Они медленно брели, шурша опавшими листьями. Вечерний город засыпал. В воздухе пахло чем-то жареным, но холодным.
— Ты что такой грустный? — задавал свой обычный вопрос Волчонок.
— Овечку загрыз, — нехотя признавался Матёрый Волк.
— Вкусная была?
— Нет, костлявая. Жалко её.
— Питаться чем-то надо... — утешал его Волчонок.
Они присаживались на берегу пруда. В чёрной
воде плескались утки — глупые такие.
— Эх, вода холодная, — облизывался Матёрый Волк, — а то бы нырнул.
— А я плавать не умею, — говорил Волчонок, думая о своём.
Минуту спустя Матёрый Волк начинал выть:
— У-у-у!.. Хууудо мне тууут! И овечки худыыые. Убегу я отсюда, убегу-у-у...
— Куда убежишь?
— В Северные Края. Там овцы — знаешь какие? Как чемоданы! Дико упитанные.
Волчонок растерянно моргал серыми глазами:
— А как же я?
— Убежим вместе!
— Не могу. У меня тут мама, папа, дом...
— Дом... — кивал Матёрый Волк. — А я вот бездомный.
— А там ты с тоски взвоешь.
Так они беседовали. Тем временем в печати сообщали о наступлении зимы. Поверхность пруда затянулась тонким льдом. Большие снежинки опускались на мягкую шёрстку Волчонка. И не таяли.
— Вот и снег на тебе не тает, — вздыхал Матёрый Волк. — Окоченеешь скоро совсем.
— Не убегай! — просил Волчонок сероглазый. — Мне будет грустно без тебя.
— Да на что я тебе, матёрый такой?
— Ты мудрый.
— У меня вон шерсть выпадает. От недостатка витаминов.
— Ты милый...
— Зубы часто ломаются.
— Овечек надо меньше грызть, — чуть не всхлипывал Волчонок.
Он доверчиво прижимался к Матёрому Волку пушистой головою, усыпанной снежинками, и его шейка казалась ещё тоньше. Матёрый Волк неуклюже гладил её. «Загрызть, что ли?» — угрюмо думал он.
В конце зимы Матёрый Волк убежал-таки в Северные Края. Убежал незаметно — Волчонок даже не успел подарить ему свой любимый медный чайник, в который нельзя налить ни капли воды — в чайнике не было отверстий. А по весне от Матёрого Волка пришла короткая весточка: «Дорогой Волчонок! Тут полно овец — толстых, жирных, тупых и глупых. Даже питаться ими не хочется. В свободное от еды время слушаю музыку. Одна песня дико нравится, начинается так: YOUR EYES ARE COLORED LIKE WIND... Это на английском. По- моему, про тебя. В общем, у меня всё о'кей! Только тоскливо бывает. Выть иногда хочется. Но тут выть не принято — овец можно распугать.
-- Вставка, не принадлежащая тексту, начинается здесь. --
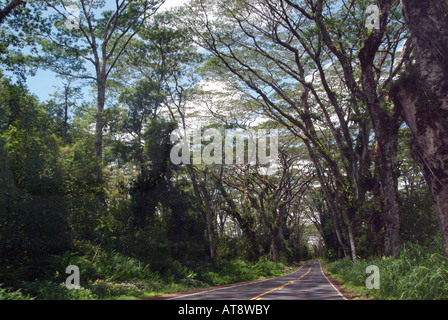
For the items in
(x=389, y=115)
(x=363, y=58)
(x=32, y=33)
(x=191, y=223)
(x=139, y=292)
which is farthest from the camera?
(x=191, y=223)

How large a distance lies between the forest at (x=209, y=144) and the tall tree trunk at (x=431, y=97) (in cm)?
3

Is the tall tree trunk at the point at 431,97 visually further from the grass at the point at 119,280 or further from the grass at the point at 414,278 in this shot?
the grass at the point at 119,280

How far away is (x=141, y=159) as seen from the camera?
1788 centimetres

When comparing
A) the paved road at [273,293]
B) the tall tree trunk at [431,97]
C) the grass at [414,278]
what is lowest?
the paved road at [273,293]

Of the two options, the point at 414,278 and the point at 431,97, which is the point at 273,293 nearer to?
the point at 414,278

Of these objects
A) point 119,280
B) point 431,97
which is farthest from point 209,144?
point 431,97

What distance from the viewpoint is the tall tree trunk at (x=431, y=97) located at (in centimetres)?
632

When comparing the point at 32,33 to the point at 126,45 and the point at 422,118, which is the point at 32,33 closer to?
the point at 126,45

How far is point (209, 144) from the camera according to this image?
22469 mm

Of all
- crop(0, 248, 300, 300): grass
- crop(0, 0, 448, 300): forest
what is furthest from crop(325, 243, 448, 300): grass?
crop(0, 248, 300, 300): grass

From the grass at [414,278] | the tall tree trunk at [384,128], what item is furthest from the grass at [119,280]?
the tall tree trunk at [384,128]

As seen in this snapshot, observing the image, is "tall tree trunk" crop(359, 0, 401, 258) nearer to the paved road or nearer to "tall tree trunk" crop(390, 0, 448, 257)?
"tall tree trunk" crop(390, 0, 448, 257)
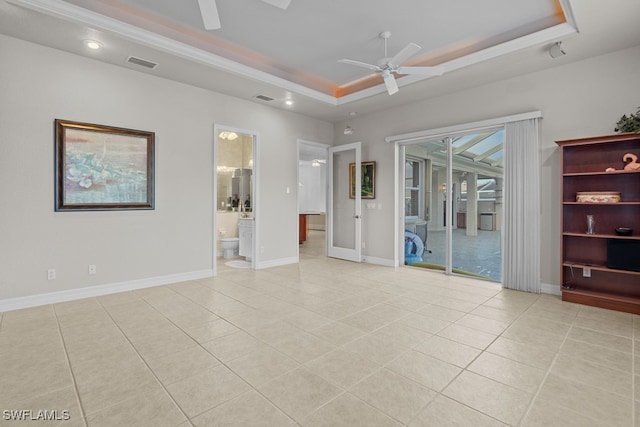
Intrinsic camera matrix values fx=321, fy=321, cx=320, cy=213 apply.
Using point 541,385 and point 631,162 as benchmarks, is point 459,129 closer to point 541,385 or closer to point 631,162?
point 631,162

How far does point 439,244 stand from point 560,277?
2101mm

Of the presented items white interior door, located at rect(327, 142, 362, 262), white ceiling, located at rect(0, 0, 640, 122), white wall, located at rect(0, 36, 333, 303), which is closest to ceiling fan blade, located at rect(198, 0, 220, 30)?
white ceiling, located at rect(0, 0, 640, 122)

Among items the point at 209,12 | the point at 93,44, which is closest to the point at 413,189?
the point at 209,12

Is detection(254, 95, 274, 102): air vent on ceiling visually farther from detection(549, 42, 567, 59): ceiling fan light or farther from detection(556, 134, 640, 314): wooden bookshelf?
detection(556, 134, 640, 314): wooden bookshelf

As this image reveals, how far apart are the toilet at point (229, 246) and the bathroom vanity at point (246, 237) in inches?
11.2

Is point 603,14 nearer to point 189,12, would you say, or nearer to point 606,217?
point 606,217

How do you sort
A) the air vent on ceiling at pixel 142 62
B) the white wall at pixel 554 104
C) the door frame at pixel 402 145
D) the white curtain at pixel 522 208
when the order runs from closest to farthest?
the white wall at pixel 554 104 → the air vent on ceiling at pixel 142 62 → the white curtain at pixel 522 208 → the door frame at pixel 402 145

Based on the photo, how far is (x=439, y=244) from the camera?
5.97 m

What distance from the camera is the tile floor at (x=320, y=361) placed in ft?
6.13

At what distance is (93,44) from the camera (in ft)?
11.9

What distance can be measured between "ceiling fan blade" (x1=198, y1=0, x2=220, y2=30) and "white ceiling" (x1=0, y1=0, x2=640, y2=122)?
Result: 2.65 ft

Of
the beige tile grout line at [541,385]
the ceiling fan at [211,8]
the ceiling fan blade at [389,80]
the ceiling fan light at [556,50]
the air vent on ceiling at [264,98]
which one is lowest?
the beige tile grout line at [541,385]

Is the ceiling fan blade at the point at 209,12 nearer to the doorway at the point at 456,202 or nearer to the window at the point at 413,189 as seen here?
the doorway at the point at 456,202

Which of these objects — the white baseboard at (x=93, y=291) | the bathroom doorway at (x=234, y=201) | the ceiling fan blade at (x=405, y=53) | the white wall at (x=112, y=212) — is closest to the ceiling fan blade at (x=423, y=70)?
the ceiling fan blade at (x=405, y=53)
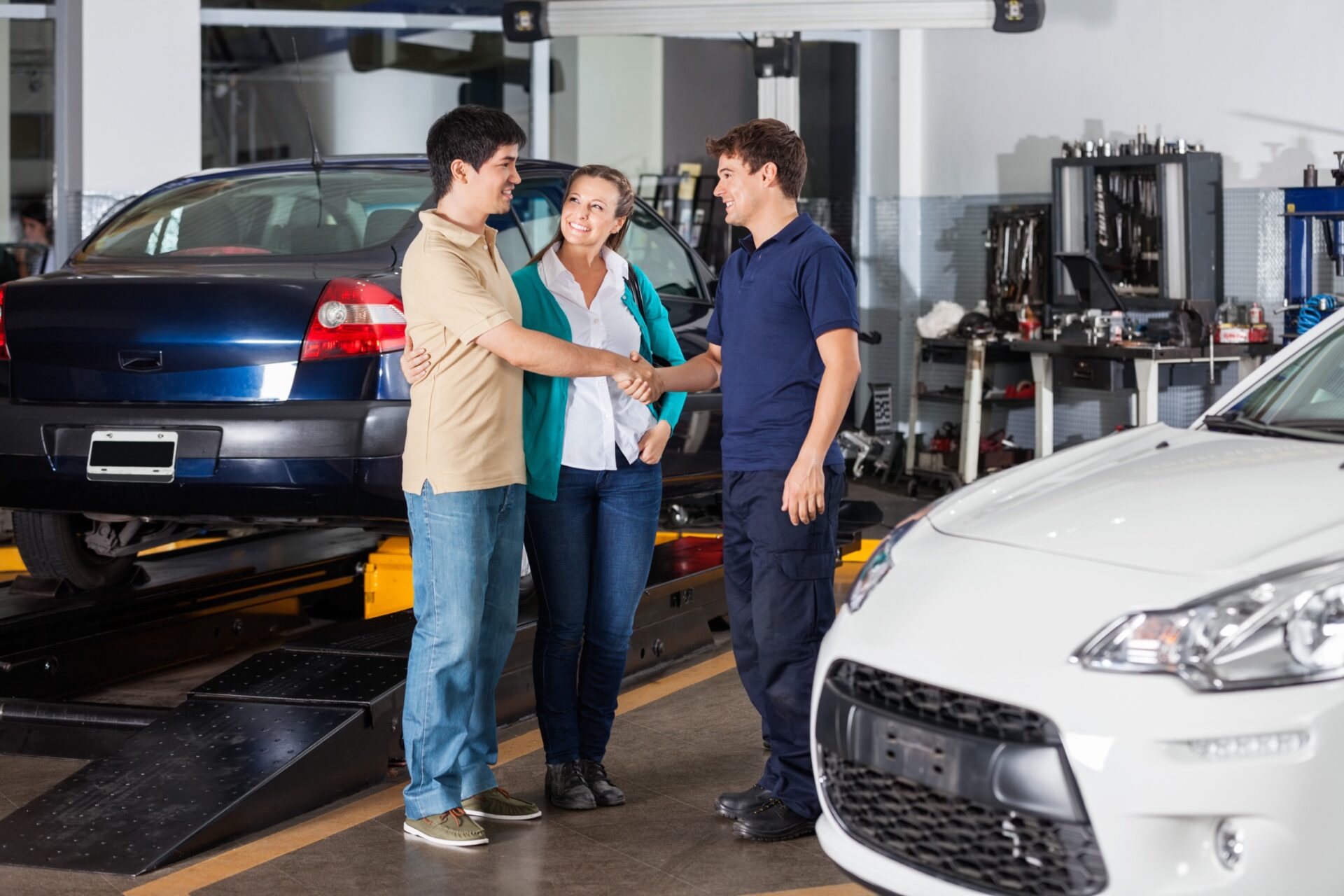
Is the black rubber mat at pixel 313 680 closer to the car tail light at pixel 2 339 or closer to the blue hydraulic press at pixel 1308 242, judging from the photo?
the car tail light at pixel 2 339

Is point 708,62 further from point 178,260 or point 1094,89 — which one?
point 178,260

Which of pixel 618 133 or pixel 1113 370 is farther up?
pixel 618 133

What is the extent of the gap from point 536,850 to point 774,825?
53cm

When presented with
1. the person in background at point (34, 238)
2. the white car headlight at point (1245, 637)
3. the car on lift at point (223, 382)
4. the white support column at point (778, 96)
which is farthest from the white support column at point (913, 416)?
the white car headlight at point (1245, 637)

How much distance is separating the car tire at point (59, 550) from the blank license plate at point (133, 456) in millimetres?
733

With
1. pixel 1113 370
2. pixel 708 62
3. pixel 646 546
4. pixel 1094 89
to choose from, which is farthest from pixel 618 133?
pixel 646 546

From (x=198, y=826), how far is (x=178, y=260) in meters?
1.90

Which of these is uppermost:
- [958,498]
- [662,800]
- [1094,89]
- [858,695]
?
[1094,89]

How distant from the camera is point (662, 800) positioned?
3.79m

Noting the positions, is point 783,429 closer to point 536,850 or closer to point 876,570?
point 876,570

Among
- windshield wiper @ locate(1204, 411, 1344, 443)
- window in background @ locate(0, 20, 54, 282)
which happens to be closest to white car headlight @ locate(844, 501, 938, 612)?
windshield wiper @ locate(1204, 411, 1344, 443)

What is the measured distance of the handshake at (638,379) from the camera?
135 inches

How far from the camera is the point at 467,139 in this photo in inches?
130

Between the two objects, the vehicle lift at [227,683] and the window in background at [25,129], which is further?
the window in background at [25,129]
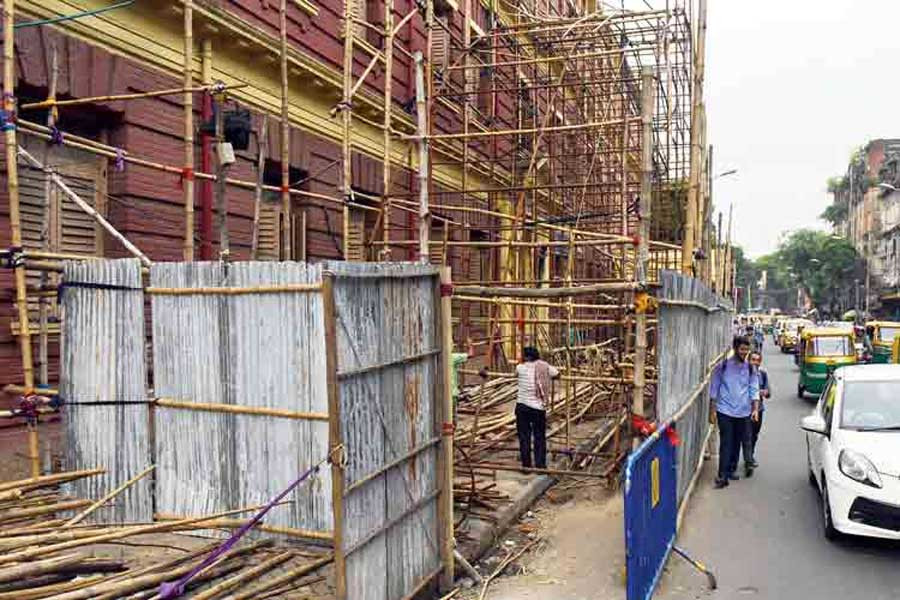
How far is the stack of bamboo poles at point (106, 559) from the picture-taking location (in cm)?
456

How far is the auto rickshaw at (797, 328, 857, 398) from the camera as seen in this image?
2077 cm

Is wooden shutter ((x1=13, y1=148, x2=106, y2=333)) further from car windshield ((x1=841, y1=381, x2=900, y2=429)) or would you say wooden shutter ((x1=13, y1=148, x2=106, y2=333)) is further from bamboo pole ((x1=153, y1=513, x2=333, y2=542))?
car windshield ((x1=841, y1=381, x2=900, y2=429))

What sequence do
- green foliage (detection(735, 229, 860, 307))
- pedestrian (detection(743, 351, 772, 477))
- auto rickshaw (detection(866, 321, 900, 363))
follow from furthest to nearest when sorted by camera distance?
green foliage (detection(735, 229, 860, 307)) → auto rickshaw (detection(866, 321, 900, 363)) → pedestrian (detection(743, 351, 772, 477))

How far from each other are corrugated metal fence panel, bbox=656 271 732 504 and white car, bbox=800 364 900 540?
1.33 meters

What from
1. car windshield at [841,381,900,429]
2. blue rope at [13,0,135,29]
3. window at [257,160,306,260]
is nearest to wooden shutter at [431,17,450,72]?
window at [257,160,306,260]

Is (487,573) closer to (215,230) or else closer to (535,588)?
(535,588)

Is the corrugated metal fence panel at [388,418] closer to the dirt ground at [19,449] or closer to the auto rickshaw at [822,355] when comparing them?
the dirt ground at [19,449]

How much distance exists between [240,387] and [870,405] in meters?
6.41

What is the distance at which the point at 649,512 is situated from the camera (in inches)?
238

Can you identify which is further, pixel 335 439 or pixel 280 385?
pixel 280 385

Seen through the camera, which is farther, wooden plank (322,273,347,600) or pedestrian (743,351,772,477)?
pedestrian (743,351,772,477)

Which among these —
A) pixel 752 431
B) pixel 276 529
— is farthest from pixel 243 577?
pixel 752 431

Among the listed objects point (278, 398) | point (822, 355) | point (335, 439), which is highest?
point (278, 398)

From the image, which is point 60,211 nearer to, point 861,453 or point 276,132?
point 276,132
С приветом, Волк Матёрый».
Волчонок целый вечер просидел над англо-русским словарём. Наконец ему удалось перевести строчку из песни: «Цвет тво-их глаз по-до-бен цве-ту вет-ра...»
И в самом деле подул ветер. Прилетели птицы. Волчонок, стоя на балконе, встречал их грустным взглядом. Хотя балкона у него по-прежнему не было.
«Интересно, какого цвета ветер?» — шептал Волчонок, осторожно пробираясь к пруду. Ему было жаль Матёрого Волка. И жаль себя...
Вокруг сновали машины, спешили прохожие. Никто не замечал Волчонка. Никто не видел, как из его глаз — цвета северного ветра — стекали светлые слёзы. А может, это были капли дождя, который Волчонок так любил. Когда последние птицы улетали на юг...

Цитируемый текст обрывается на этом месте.